• What you should do: Pick out and copy every line of the listing below that contains the word "Segment". Match case exactly.

• Items:
┄┄┄┄┄┄┄┄┄┄┄┄┄┄┄┄┄┄┄┄
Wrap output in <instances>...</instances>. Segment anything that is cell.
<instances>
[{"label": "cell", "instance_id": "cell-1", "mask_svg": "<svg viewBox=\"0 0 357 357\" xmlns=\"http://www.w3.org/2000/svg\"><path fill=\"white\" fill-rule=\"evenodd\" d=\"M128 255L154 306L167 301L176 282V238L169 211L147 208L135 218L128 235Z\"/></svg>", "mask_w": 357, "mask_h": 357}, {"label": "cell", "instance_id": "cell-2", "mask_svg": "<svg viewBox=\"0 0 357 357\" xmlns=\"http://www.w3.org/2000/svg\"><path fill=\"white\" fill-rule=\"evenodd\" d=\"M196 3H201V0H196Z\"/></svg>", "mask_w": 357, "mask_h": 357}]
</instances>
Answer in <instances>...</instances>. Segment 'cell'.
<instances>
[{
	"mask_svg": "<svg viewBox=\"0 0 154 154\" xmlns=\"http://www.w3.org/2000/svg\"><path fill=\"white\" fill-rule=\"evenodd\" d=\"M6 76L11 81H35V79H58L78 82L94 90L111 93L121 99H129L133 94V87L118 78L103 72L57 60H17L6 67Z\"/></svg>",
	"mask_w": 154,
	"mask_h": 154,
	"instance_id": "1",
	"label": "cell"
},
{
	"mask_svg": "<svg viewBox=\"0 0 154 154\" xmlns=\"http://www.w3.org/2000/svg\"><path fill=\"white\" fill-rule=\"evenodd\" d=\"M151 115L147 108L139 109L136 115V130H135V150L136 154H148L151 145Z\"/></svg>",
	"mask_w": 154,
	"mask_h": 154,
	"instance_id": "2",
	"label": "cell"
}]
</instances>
┄┄┄┄┄┄┄┄┄┄┄┄┄┄┄┄┄┄┄┄
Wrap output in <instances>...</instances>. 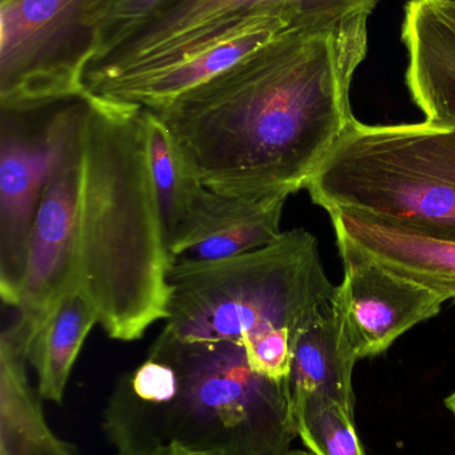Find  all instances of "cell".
┄┄┄┄┄┄┄┄┄┄┄┄┄┄┄┄┄┄┄┄
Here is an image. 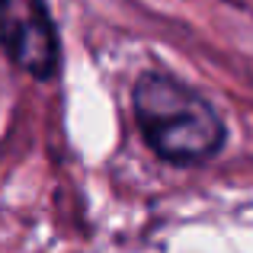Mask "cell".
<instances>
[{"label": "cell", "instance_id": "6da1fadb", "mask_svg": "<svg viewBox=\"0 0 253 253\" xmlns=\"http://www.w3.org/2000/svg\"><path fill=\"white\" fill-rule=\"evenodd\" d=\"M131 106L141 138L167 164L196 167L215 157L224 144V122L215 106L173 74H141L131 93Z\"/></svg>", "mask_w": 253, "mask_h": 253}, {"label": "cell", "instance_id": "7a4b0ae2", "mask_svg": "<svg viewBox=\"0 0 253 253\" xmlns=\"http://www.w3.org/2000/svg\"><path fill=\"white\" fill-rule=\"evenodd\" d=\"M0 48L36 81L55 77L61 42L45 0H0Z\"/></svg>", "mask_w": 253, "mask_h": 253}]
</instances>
┄┄┄┄┄┄┄┄┄┄┄┄┄┄┄┄┄┄┄┄
• Task answer:
Wrap output in <instances>...</instances>. Segment anything that is cell.
Answer in <instances>...</instances>. Segment 'cell'.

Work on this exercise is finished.